Canvas Ransomware Deadline May 12: ShinyHunters Give Schools 48 Hours — Pay or Students' Data Leaks

# Canvas Ransomware Deadline May 12: ShinyHunters Give Schools 48 Hours — Pay or Students' Data Leaks

> **Quick answer:** ShinyHunters' final deadline for Instructure's Canvas LMS breach hits end of day Monday, May 12, 2026 — 48 hours away. The group stole 3.65TB of data covering 275 million student records from 8,809 schools, including all eight Ivy League universities. After defacing login pages at 330 institutions last week, ShinyHunters has escalated to direct school-by-school extortion. If the deadline passes without payment, 275 million records go public — with student names, emails, student IDs, and private teacher-student messages. Every affected school now faces potential FERPA violations regardless of whether Instructure pays.

The Canvas ransomware deadline is two days away, and the stakes have changed. This is no longer just a corporate ransom negotiation — ShinyHunters has turned 8,809 schools into individual targets, and the data at risk goes directly into the hands of phishing operations the moment Monday's deadline expires.

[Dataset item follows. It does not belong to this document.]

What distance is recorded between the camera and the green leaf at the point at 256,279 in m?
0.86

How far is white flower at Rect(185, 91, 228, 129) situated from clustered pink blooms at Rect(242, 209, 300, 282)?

## The 48-Hour Countdown: What Happens Between Now and Monday

The Canvas ransomware deadline of May 12, 2026 represents the second escalation in ShinyHunters' extortion campaign against Instructure. The group initially demanded Instructure "reach out" by May 6. When that deadline passed, ShinyHunters defaced Canvas login pages at approximately 330 institutions on May 7, displaying a message confirming the breach and threatening full data release. Instructure took Canvas, Canvas Beta, and Canvas Test offline for investigation, restoring service on May 8 after permanently shutting down the Free-For-Teacher account program that served as the attack vector.

Now the May 12 deadline is the final line. According to Bitdefender's technical advisory on the breach, ShinyHunters is operating as an "extortion-as-a-service" group that uses "breach claims and public disclosure timelines to pressure victims into payment." The group also claims — though this is unverified — that "individual organizations have already paid," suggesting a pivot from targeting Instructure corporately to collecting direct payments from individual schools.